Homer turned serious, but only because he knew singing did not come naturally to Gavin and it would be a hard job to persuade him.
‘You have to sing, mate. I don’t really mean singing, like the national anthem or something. But you’ve got to make a noise, a steady noise, all the time you’re going around the mob. Just a blah-blah-blah-blah-blah-blah is fine. The main thing is not to stop. It’s so they know who you are and where you are. These guys are so twitchy that if you come out of the darkness at them with no warning they’ll start running and they won’t stop till they’re in Wirrawee.’
Gavin was – and I’ve been waiting to use this word ever since I learnt it – nonplussed.
For a short time I felt like an idiot as we began our circuits. We stuck to the same route and the idea was not to catch up with the person in front or let the person behind catch up with you. I went first and it took me a few minutes to even think of a song. My mind had gone completely blank. But I heard Homer behind me calling quietly, ‘Come on, Ellie, can’t hear you.’
So in a voice that sounded like a windmill needing urgent maintenance I launched into ‘So Much Water’. And if that wasn’t sad enough I followed up with ‘Revelator’, trying to sound like Gillian Welch.
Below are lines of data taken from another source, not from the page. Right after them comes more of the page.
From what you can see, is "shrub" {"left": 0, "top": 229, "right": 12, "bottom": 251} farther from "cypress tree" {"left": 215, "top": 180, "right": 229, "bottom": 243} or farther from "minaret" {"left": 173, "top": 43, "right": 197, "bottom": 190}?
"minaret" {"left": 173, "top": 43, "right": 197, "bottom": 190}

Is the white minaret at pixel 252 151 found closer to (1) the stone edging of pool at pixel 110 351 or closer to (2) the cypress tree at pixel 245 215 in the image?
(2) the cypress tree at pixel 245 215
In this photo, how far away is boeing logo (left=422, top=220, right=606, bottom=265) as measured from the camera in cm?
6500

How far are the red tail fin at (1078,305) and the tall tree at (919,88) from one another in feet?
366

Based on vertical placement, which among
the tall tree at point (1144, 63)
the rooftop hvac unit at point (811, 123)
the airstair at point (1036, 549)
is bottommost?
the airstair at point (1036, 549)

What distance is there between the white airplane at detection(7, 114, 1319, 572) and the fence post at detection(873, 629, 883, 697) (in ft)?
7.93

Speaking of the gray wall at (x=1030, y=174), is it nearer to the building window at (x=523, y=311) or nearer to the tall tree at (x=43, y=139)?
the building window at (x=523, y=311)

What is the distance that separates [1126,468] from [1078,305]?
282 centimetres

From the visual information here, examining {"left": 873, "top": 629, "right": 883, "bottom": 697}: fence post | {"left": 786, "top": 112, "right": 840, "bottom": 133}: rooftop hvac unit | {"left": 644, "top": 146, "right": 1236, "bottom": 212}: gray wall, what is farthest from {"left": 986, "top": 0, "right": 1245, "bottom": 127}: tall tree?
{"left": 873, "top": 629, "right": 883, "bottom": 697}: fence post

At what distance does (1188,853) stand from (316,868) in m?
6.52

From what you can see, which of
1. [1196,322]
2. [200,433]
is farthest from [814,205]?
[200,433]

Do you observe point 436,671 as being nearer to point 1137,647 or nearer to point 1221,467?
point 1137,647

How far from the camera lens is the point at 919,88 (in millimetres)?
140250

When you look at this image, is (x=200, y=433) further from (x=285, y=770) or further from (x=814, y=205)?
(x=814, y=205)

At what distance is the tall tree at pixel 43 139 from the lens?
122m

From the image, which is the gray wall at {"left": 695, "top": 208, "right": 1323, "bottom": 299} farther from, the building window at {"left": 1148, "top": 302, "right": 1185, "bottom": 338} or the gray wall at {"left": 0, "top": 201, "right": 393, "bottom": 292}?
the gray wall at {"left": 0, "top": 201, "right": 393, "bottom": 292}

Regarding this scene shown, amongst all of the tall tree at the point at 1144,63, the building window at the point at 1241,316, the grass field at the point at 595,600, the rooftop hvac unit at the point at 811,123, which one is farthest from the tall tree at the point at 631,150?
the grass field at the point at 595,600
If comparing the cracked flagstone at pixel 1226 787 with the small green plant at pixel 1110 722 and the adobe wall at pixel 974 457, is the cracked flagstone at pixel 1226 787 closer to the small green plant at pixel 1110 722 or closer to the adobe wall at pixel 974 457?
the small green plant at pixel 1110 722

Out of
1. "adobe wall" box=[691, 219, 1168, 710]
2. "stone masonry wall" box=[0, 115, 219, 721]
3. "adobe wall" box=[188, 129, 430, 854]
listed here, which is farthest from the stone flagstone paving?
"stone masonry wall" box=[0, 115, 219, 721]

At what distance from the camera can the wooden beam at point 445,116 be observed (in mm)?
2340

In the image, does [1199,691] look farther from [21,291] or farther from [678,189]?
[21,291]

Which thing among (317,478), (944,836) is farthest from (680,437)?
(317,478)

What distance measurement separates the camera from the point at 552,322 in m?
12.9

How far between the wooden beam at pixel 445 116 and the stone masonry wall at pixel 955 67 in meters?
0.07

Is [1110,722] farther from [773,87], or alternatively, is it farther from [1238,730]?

How would she feel, I wondered, if she knew her words were being sung in a paddock ten thousand or so k’s from where she lived, to stop a mob of cattle from rioting?
Behind me Gavin’s tuneless voice gradually grew in confidence, with a chant that had no connection with any song I’d ever heard, except that I’d heard Gavin chant like that before sometimes, when he was tired or unhappy and he didn’t think I could hear him. And then behind him, fainter because he was further away, Homer launched into the kind of stuff Triple J was playing now that Triple J was back on the air.
In some situations it might have been quite nice doing this. And there were moments when I felt quite nice doing it. But too much had changed in my life. Since the attack on the house I didn’t feel safe out here in the darkness. I didn’t know if there might be another attack, and if there was, what would happen to me. I didn’t want to die. It dawned on me gradually that the murder of my parents might have taught me something I didn’t properly know about before. Oh of course I’d known about fear and felt fear, known what it was like to be scared. But it hadn’t stopped me. Now I felt in my gut that maybe I had a new fear and it would stop me, it was already stopping me. I kept looking around, not at the cattle, but in the other direction, half expecting something to leap at me out of the shadows. And that something was death. I felt lonely so often nowadays, and being out here was like putting myself in the loneliest situation I could find. Like someone with claustrophobia locking herself into a tea-chest for a few hours.